As agentes de saúde riam. Diziam umas com as outras que aquele sujeito só podia estar mais do que pirado.
“Pirado... Pirado... piraaaaaadoooooo...” Ele berrava.
Por um instante parou de cantar e dançar e apontou o indicador na minha direção.
“Esse é o próximo prefeito de Maringá”.
Olhei bem pra cara dele e senti vontade de rir também. Deixei o balde no chão e fui até o fundo do matadouro, peguei uma vassoura pra varrer as folhas que se acumulavam na calçada de cimento bruto e comecei a rir sozinho. Rir feito uma hiena louca e desesperada, ouvindo o barulho das rodas do carrinho e a cantoria descerem pela rua.
Pois muito bem, então vou ser prefeito, pensei.
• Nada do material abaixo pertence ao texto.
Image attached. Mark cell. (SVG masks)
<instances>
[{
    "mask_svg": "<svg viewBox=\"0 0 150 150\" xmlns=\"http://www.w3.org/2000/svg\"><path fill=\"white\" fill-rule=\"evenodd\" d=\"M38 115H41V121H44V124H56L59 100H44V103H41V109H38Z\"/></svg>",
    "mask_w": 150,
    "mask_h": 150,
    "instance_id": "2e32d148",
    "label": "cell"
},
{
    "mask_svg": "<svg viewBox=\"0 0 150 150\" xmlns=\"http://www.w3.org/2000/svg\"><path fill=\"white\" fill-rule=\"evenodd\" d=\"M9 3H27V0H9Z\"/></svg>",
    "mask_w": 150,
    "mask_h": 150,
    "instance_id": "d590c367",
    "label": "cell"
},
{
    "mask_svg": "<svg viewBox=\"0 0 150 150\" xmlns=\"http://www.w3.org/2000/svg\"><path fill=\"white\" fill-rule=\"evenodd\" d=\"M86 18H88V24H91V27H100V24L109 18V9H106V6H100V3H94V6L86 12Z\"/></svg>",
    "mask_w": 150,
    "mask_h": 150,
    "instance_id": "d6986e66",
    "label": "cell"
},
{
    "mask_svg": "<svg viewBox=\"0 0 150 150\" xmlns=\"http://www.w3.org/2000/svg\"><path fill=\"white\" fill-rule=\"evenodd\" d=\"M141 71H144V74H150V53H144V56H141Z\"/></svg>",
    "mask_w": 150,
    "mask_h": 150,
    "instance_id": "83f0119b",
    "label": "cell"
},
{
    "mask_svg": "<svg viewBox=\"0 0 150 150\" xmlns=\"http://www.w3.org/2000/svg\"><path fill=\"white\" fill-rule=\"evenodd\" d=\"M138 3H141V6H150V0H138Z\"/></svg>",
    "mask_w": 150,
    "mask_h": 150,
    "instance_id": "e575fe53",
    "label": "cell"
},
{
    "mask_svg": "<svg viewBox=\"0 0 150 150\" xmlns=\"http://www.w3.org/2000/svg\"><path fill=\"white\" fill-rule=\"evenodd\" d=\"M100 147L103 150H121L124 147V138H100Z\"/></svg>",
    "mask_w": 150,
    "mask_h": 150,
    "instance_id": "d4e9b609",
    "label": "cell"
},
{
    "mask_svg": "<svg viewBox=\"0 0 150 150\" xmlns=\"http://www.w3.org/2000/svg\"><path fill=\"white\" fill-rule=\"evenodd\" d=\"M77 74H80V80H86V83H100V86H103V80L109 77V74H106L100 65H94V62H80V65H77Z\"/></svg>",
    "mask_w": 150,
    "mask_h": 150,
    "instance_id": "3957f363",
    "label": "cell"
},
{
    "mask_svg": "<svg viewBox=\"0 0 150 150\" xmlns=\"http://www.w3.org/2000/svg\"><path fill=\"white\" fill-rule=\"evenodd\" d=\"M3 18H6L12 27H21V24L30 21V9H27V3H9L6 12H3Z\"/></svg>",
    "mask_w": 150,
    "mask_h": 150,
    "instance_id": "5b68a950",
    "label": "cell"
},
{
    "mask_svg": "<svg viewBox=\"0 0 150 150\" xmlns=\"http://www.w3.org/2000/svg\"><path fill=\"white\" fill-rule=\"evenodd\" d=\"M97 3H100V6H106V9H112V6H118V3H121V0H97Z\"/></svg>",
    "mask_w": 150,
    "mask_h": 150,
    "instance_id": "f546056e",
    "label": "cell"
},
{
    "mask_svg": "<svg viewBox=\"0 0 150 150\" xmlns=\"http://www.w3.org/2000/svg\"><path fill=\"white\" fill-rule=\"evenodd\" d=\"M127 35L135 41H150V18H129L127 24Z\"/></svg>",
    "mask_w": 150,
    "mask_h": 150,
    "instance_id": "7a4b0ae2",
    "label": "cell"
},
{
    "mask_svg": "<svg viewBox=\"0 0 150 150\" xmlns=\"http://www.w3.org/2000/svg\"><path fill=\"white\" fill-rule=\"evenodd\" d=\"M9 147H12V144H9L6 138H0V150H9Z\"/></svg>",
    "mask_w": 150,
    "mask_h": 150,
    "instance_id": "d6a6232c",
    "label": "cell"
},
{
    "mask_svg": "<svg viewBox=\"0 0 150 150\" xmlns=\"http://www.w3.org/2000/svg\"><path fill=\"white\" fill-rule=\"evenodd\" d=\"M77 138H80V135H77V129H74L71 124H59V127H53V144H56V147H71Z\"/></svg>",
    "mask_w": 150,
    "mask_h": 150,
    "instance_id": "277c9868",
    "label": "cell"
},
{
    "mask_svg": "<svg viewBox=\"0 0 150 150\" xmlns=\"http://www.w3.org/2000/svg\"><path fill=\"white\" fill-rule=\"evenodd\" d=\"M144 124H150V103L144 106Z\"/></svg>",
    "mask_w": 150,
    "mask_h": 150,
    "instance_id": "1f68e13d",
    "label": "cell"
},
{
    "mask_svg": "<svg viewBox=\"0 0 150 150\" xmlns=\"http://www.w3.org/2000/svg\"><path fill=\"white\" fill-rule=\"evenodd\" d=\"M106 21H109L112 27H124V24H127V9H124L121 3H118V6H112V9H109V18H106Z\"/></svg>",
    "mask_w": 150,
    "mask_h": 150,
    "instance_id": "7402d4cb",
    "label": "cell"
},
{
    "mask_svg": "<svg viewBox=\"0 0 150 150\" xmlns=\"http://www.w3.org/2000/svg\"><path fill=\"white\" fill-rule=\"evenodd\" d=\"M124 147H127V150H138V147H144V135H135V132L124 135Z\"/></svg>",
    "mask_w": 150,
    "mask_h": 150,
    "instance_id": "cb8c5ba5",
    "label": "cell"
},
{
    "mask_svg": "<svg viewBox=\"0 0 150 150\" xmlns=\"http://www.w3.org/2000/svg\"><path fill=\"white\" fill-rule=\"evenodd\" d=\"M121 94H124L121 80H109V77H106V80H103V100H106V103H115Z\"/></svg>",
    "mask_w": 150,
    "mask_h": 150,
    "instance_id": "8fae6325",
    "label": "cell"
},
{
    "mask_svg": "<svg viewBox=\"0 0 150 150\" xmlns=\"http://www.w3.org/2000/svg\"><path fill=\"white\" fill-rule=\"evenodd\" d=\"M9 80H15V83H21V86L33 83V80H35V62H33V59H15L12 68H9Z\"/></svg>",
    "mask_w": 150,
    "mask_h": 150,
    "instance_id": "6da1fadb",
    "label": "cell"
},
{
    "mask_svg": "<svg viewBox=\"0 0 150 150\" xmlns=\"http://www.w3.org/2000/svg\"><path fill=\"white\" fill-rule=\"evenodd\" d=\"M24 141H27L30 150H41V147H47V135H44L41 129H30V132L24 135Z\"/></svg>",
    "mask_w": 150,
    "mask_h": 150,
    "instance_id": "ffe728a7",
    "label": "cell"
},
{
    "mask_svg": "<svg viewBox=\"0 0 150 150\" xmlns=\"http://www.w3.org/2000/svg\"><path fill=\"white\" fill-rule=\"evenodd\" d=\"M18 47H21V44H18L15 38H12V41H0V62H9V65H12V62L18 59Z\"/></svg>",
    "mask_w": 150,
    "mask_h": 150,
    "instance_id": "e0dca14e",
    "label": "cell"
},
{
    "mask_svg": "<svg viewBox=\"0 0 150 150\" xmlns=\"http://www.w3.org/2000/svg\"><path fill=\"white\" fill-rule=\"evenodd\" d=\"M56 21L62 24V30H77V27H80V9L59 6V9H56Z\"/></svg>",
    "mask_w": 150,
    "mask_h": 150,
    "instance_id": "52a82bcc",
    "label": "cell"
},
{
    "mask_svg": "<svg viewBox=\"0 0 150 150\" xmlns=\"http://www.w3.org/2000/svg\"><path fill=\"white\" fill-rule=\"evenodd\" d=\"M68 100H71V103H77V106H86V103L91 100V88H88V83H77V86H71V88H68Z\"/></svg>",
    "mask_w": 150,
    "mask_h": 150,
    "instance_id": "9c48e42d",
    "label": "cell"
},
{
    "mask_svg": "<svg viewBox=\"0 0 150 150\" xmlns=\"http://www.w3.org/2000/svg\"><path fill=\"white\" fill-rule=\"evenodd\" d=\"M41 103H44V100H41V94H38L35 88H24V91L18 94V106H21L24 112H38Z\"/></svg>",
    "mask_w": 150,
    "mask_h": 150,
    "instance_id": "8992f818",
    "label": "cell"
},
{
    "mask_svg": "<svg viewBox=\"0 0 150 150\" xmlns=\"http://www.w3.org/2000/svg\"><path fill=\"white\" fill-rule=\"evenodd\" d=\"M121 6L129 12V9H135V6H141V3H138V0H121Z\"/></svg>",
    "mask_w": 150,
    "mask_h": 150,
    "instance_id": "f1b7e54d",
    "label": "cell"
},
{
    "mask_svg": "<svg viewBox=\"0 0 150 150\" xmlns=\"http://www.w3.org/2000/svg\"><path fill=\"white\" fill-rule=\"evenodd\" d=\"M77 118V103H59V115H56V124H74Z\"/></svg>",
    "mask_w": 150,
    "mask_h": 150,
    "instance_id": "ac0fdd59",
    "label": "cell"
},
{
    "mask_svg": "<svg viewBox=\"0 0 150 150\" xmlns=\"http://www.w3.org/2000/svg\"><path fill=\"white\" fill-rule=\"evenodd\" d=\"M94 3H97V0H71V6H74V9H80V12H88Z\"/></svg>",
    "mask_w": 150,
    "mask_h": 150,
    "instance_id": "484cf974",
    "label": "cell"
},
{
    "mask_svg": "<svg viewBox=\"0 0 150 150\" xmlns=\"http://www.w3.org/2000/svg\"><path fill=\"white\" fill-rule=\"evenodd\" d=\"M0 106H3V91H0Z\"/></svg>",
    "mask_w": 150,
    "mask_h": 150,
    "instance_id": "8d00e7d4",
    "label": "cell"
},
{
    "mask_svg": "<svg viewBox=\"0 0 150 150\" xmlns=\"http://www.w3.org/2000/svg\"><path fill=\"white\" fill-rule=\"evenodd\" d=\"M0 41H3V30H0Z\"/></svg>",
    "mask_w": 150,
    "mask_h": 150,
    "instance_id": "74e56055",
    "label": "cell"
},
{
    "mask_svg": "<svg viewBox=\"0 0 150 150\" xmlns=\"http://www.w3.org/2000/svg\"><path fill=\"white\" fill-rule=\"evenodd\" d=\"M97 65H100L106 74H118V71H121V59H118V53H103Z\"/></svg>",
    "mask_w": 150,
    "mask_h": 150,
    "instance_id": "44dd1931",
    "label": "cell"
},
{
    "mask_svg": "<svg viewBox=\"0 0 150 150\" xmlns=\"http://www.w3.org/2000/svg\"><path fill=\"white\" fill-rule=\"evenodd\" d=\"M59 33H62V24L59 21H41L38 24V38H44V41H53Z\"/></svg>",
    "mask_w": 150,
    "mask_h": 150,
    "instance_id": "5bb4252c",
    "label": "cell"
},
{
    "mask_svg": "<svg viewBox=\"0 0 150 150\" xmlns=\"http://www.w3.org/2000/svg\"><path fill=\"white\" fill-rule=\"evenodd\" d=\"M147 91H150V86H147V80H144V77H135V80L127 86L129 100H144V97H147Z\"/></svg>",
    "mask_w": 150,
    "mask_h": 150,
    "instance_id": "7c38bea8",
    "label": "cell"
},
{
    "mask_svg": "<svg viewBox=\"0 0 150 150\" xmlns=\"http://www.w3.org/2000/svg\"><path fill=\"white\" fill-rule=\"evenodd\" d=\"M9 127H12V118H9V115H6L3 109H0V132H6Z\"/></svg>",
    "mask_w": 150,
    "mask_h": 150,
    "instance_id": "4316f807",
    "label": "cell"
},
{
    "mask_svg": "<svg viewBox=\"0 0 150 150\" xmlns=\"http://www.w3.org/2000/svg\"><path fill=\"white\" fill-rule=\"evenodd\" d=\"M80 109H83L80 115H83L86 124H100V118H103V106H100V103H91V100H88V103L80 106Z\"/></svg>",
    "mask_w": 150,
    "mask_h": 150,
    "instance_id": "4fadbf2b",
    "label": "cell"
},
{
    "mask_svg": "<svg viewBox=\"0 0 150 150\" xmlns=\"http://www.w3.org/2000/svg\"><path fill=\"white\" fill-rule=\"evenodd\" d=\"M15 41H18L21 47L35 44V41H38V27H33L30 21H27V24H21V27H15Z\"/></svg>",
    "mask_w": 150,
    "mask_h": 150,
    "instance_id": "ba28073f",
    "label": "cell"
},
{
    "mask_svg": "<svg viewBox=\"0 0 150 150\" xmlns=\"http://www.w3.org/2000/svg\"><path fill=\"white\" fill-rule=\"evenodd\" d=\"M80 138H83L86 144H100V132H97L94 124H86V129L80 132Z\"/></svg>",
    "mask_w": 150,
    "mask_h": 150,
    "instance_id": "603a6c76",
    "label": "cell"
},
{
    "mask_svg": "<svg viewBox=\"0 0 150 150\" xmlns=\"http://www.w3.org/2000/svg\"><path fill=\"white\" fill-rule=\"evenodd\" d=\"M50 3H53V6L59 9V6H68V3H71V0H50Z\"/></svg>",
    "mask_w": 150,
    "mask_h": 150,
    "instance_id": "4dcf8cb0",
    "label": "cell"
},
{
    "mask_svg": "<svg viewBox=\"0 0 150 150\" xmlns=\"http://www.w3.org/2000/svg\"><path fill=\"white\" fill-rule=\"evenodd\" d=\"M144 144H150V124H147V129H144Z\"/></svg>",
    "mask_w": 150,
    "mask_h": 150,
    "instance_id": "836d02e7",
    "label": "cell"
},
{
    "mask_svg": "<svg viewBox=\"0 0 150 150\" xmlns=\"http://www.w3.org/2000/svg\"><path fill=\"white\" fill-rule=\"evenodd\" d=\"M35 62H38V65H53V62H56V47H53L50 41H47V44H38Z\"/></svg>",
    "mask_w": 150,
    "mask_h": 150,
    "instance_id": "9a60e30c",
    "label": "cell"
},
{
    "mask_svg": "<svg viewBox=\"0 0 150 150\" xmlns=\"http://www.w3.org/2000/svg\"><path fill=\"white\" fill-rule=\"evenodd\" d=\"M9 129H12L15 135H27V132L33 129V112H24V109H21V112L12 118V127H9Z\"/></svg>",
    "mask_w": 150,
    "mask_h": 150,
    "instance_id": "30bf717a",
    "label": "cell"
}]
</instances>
Tudo começa de baixo para cima, eu disse pra um punhado de formigas que carregavam algumas folhas até o seu formigueiro. Mas elas não estavam nem aí com o servidor público mais importante da cidade de Maringá, Paraná.
Olhei para o céu e não tinha uma única nuvem lá em cima. Somente aquele enorme lençol celeste cobrindo a humanidade e as formigas. Fiquei parado um bom tempo, viajando numa possível posse regada à boa comida e boa música.
Senti uma mão tocar no meu ombro e, de repente, tudo voltou ao ciclo natural, a vassoura em minha mão, o cimento bruto coberto pela poeira vermelha, a vida, enfim.
Era a enfermeira chefe.
“Preciso de um homem forte pra tirar umas caixas pesadas lá da farmácia, pra gente poder limpar os armários”.
Deixei o mandato por um instante e entrei na farmácia do matadouro. Fui pegando caixa por caixa e pensando comigo, prefeito, legal, amanhã mesmo vou começar uma campanha monstro.
Amanhã eu vou convencer todo mundo de que Arnaldo Batista é a melhor opção para o povo Maringaense, é, é isso aí...
“Ei! Mas você ainda tá parado aí?
Olhei pra enfermeira chefe, estava parada, olhando pra mim com uma cara de cabo eleitoral do partido concorrente. Mais do que depressa peguei mais algumas caixas pesadas na farmácia, ajeitei bem os quadris e fechei a porta do gabinete.